··· TEXT SHOWN
Example: Manual Deduplication Workflow

This guide walks you through the process of manually reviewing and resolving duplicate records in Golden. This workflow is essential for handling uncertain matches that require human judgment.

Overview

Item	Value
Scenario	Review and resolve REVIEW-classified buckets
Role Required	STEWARD or ADMIN
Skill Level	Beginner
Time Per Bucket	1-5 minutes

When to Use This Workflow

This workflow applies to entities configured with:

DUPLICATES mode - All buckets require manual review
AUTO_DUPLICATES mode - Only REVIEW buckets need manual attention

Understanding Classifications

Classification	Confidence	Action
DUPLICATES	High (>90%)	Auto-merged in AUTO mode, manual in DUPLICATES mode
REVIEW	Medium (60-90%)	Always requires manual review
UNIQUE	Low (<60%)	No duplicates detected

The Review Process

CODE

Find REVIEW Buckets → Examine Records → Make Decision → Track Progress

Step 1: Find Buckets to Review

First, retrieve all buckets that need manual review.

Using the API

BASH

# Get all REVIEW buckets for your entity
curl -X 'GET' "${GOLDEN_URL}/api/golden/customers/bucket?classification=REVIEW" \
    -H "Authorization: Bearer ${GOLDEN_TOKEN}"
······
··· SUPPLIED RECORDS
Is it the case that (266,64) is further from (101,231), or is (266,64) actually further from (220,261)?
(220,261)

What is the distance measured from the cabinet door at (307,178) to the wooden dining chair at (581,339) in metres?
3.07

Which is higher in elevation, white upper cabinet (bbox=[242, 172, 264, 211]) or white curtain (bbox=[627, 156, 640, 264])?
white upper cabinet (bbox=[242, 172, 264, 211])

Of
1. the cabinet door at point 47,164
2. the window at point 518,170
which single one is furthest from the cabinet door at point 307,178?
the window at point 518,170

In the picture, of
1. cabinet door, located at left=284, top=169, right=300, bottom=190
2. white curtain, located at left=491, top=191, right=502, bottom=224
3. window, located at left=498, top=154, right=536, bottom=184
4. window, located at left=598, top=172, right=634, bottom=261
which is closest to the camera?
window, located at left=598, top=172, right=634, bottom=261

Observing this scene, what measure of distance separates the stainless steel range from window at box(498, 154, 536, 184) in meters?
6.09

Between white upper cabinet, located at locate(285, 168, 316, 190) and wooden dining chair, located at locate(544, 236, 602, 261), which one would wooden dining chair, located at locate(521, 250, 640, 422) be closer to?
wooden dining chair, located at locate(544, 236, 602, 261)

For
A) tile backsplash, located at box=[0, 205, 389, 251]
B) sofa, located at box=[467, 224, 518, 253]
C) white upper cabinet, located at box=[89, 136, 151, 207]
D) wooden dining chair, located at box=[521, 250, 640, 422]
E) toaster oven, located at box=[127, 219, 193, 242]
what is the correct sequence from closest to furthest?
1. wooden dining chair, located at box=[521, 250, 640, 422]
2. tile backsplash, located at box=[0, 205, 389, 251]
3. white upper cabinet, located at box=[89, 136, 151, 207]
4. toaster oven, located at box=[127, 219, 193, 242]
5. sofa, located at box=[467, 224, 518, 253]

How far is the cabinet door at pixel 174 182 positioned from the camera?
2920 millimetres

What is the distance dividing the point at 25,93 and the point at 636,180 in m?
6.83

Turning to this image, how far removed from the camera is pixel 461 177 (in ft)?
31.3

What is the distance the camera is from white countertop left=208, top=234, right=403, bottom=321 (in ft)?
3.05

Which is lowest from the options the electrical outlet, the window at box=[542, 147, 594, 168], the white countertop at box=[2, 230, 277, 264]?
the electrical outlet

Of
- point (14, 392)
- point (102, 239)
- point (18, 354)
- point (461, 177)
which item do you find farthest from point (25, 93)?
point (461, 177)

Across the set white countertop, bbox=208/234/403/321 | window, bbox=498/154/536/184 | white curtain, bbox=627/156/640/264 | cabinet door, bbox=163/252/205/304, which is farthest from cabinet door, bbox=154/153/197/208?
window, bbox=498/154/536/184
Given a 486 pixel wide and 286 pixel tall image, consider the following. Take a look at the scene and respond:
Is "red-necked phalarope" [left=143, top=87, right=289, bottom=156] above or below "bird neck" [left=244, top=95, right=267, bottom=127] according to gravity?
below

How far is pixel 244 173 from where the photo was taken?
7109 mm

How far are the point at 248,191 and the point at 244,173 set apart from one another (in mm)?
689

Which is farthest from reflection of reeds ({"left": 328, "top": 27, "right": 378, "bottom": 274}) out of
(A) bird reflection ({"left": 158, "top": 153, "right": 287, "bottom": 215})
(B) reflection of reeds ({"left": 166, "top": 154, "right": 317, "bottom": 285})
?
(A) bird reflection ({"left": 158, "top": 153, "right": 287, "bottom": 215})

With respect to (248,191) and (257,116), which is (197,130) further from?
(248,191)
······
◆ WHAT YOU WILL DO:
**a)** Rewrite the paragraph of the deduplication guide that begins "This guide walks you through" in a single shorter sentence. Keep its main facts.
**b)** Report how many lines of the listing contain the string "outlet". Case counts. Give only the number.

◆ COMPLETED EXERCISE:
**a)** The guide covers manually reviewing and resolving duplicate records in Golden, which is needed for uncertain matches that call for human judgment.

**b)** 2